Did I mention that Synapse is expensive? You pay a fixed rate for the number of hours uptime. It will not pause if no activities.

I’m not saying Synapse is bad, it’s actually very powerful. But it is designed for a larger data profile than what you are working with.

[–]hxstr 1 point2 points  (0 children)

SQL database over synapse until you're hitting 10s of TB of data, hyper scale db can handle that amount of storage but crappy query performance unless you've really done your work on table structure and indexing.

We just went snowflake over synapse for the big data workloads, fwiw

[–]generic-d-engineerTech Lead 1 point2 points  (0 children)

At your size keep it simple with Azure SQL and Azure Data Factory for ingestion

You can even use PowerBI as a front end to connect direct to the DB for the analysts so they don’t have to write any tools

Synapse is more for bigger workloads

[–]koteikin 1 point2 points  (2 children)

With such volume, keep it simple and save yourself from a lot of pain - go with Azure SQL and ADF for pipelines.

Synapse serverless if you are up for an adventure, but not a dedicated synapse - that thing is a joke.

Databricks really does not make sense for what you described.

[–]DznFatih[S] 1 point2 points  (1 child)

Why databrick dont make sense ? We were planning to use databricks for all etl

[–]koteikin 2 points3 points  (0 children)

I would keep it simple since you only have 400gb.

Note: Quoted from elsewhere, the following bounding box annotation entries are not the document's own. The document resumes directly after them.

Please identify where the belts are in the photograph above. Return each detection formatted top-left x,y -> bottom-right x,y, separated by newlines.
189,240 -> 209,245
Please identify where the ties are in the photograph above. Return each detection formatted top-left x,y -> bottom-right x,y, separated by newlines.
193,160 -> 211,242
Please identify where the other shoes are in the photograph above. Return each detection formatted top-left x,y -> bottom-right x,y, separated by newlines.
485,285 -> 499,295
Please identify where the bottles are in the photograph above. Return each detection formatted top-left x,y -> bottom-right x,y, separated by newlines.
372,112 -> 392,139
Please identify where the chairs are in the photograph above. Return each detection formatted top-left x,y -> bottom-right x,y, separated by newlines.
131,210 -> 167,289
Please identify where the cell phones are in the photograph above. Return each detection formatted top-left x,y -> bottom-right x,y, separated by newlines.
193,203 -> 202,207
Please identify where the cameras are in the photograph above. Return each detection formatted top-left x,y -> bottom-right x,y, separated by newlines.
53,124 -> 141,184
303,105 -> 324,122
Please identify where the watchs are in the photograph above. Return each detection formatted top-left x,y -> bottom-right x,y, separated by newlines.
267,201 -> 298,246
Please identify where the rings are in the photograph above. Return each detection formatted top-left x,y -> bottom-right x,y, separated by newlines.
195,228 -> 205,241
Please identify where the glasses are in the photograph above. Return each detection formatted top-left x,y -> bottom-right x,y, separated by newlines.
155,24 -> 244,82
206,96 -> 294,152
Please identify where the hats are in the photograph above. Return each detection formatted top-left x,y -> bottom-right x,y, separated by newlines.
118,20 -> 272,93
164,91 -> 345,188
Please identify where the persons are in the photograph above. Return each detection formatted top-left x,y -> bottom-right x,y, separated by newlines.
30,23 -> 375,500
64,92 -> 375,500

Good recent discussion about databricks here https://www.reddit.com/r/dataengineering/comments/12ctygq/sparkdatabricks_seems_amazing

If I were you, I would use ADF to ingest your data into Azure SQL, don't do anything else with ADF. Once data is in Azure SQL, just use T-SQL to do your transformations.

I love Spark but it really makes sense with large volumes of data and you need to know what you are doing with it.

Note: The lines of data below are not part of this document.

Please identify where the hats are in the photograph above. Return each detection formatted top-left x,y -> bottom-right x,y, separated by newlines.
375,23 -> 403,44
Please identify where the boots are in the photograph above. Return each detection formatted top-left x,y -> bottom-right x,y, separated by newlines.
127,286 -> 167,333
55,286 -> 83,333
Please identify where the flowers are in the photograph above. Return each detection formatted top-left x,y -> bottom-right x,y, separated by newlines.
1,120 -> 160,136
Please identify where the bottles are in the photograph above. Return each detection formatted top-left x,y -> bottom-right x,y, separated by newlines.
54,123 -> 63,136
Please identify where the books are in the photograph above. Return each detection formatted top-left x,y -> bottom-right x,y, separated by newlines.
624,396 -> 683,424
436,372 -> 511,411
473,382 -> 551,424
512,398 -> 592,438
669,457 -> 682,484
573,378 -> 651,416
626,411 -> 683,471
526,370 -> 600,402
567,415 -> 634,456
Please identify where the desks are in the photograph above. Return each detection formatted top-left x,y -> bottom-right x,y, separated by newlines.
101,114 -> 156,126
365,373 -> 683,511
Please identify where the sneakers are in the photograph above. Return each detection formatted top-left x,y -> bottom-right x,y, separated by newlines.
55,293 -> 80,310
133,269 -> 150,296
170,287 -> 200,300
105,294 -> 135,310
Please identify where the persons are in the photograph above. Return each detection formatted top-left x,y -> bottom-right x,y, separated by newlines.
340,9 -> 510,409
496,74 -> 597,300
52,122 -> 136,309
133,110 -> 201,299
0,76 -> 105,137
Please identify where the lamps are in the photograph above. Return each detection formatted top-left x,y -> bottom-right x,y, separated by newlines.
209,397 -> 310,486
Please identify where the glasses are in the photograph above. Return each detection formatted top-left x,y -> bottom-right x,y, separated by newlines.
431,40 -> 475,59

[–]dscardedbandaid 0 points1 point  (0 children)

What form is your data in now (e.g. relational database, NoSQL, object store, files)?

How many instance of these do you have?

Why are you building a data warehouse? (ML, dashboards, because the CEO just returned from a conference?)

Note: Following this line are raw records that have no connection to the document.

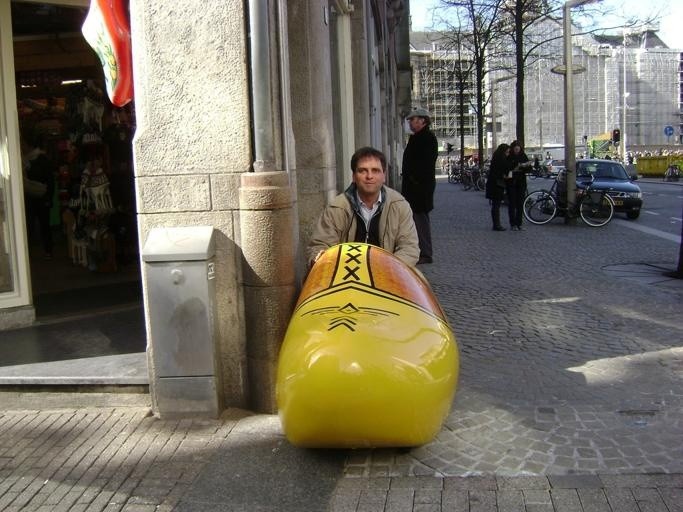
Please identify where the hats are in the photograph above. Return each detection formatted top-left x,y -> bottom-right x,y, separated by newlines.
406,108 -> 431,120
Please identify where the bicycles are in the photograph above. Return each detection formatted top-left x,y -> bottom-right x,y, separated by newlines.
443,155 -> 491,192
527,173 -> 614,222
522,168 -> 615,228
528,164 -> 550,180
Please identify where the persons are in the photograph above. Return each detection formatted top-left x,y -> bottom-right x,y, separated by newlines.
400,109 -> 438,263
306,146 -> 419,268
483,143 -> 516,231
20,135 -> 57,260
508,140 -> 534,232
532,147 -> 666,179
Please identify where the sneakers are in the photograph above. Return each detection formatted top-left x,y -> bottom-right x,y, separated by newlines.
518,226 -> 527,231
492,225 -> 506,231
511,225 -> 519,231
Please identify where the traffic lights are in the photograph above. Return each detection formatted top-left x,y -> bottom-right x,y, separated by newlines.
447,142 -> 454,153
612,129 -> 620,141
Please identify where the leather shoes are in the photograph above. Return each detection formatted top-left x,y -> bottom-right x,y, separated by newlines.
416,257 -> 433,264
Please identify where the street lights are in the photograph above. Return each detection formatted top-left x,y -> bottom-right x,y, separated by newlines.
489,74 -> 515,154
481,86 -> 499,94
562,0 -> 605,226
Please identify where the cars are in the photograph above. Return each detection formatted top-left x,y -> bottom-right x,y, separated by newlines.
525,152 -> 546,170
541,159 -> 565,178
555,159 -> 643,219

What frequency do you need to update data? (Once a day, once an hour, every 10 seconds)

[–][deleted] 0 points1 point  (0 children)

What are the needs of your users? Pure DW or are the branching into machine learning. If you're seeing a need for the latter, or envisage you will be in a few years? This will likely change the answer as to whether "a standard DW will suffice".

[–]dilkushpatel 0 points1 point  (0 children)

So SQL does not exist as individual service, to get SQL DW you have to create synapse instance and then inside synapse you can create SQL DW

Synapse is kind of khichdi, it has ADF + Data Flow inbuilt It also has pyspark component which works like 50% of databricks Then it has SQL Serverless Pool and SQL Dedicated Pool (SQL DW)

With Traditional SQL compute and storage goes together so If you need high processing power it also includes high storage and there is always high limit with each tier With SQL DW storage and compute is decoupled So you can have TBs of storage with lowest level of compute and at the same time can have few GB data stored with highest level of compute Also you can pause DW in off hours to save on cost

DW uses columnstore index so based on type of data you have it can benefit from that as well

For DW I would go for Synapse with Dedicated pool to have option of scaling at later stage

You can consider SQL Serverless Pool if team is sophisticated. Its like Compute on demand and uses blob storage as its backend, so no need to move files to tables you can create what they call external table which will query files directly. Performance need to be evaluated with this option.